De propio intento, quiso que el instituto nacido en un oasis donde paraban las caravanas tuareg cerca de Orán se llamase la “Fraternidad de los Hermanitos y Hermanitas de Jesús y del Evangelio. Es un rotulo misionero, en apariencia inocente, pero cargado de intencionalidad soteriológica, buscando el acercamiento entre los pueblos separados por discrepancias religiosas así como desigualdades sociales. Nunca rechazaría la tecnología y todas aquellas consecuciones de la ciencia mecánica y de la inventiva que hacen más llevadera la existencia del hombre en la tierra. Sus casas, siguiendo el paradigma de la jaima de Beni Abbés, que toma por modelo la casa de Nazaret, serán a la vez talleres y oratorios, donde se predica con el ejemplo a partir del compromiso con los pobres, huyendo de cualquier proselitismo.

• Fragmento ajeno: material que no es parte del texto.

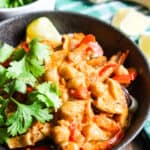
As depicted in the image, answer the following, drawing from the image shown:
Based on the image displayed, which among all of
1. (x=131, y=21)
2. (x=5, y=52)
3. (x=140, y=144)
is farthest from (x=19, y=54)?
(x=131, y=21)

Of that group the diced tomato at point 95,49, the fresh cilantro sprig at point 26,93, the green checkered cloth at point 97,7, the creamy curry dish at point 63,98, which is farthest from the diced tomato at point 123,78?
the green checkered cloth at point 97,7

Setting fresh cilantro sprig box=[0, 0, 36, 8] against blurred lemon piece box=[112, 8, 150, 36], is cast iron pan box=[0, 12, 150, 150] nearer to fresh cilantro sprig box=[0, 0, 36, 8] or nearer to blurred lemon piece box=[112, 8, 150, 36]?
fresh cilantro sprig box=[0, 0, 36, 8]

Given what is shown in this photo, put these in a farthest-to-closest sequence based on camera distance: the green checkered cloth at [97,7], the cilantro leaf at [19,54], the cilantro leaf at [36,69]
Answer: the green checkered cloth at [97,7], the cilantro leaf at [19,54], the cilantro leaf at [36,69]

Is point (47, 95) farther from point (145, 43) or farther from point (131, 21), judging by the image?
point (131, 21)

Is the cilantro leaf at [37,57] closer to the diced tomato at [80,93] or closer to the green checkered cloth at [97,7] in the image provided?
the diced tomato at [80,93]

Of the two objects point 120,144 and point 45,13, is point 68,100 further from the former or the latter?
point 45,13

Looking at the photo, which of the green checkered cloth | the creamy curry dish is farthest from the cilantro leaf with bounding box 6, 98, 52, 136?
the green checkered cloth

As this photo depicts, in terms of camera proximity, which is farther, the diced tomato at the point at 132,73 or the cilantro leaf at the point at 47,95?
the diced tomato at the point at 132,73
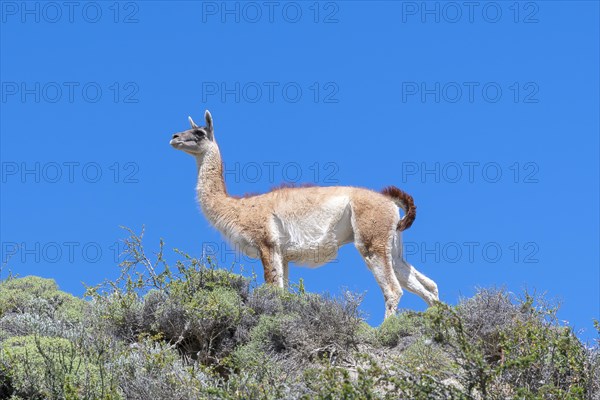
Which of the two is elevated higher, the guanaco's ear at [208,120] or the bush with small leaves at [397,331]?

Él entró en la historia eclesiástica como una brisilla de viento solano, que pedía perdón por vestir a la morisca con la chilaba y las babuchas, pero en el pecho un corazón grabado en tela, símbolo de esa alcancía llameante que contemplaron en sus éxtasis María de Alacoque y otros místicos medievales. Era consciente de lo improbo de su ingrata tarea. No suelen pedir las aguas del bautismo los que han nacido en el seno de la Religión del Profeta, pero Foucauld no había huido al desierto para convencer de grado o a la fuerza a los musulmanes de la supremacía de la Biblia sobre el Corán, quería sólo roturar el yermo para que los que llegasen más tarde pudieran recoger el fruto de su labor escarificadora. Ese sueño que tuvo al pie del Atlas nunca llegó a colmo cuando él murió a principios de siglo ni tiene visos de ser realidad ahora, cuando concluye. Más bien, sucede al contrario: el cristianismo en África, lejos de arraigar y de afianzarse, se encuentra en trance de recesión. Como ha demostrado la reciente guerra de Kosovo, también en una Europa descristianizada la Media Luna avanza y la Cruz retrocede. Pero puede que se trate de una mera apariencia con la que Dios castiga nuestra presunción, a veces insufrible por lo populista y triunfalista. La Iglesia no se propone recabar una meta política, ni es de uno solo, sino de muchos, porque diversas son las moradas en la casa del Padre y muy variados y diferentes los inquilinos que la habitan.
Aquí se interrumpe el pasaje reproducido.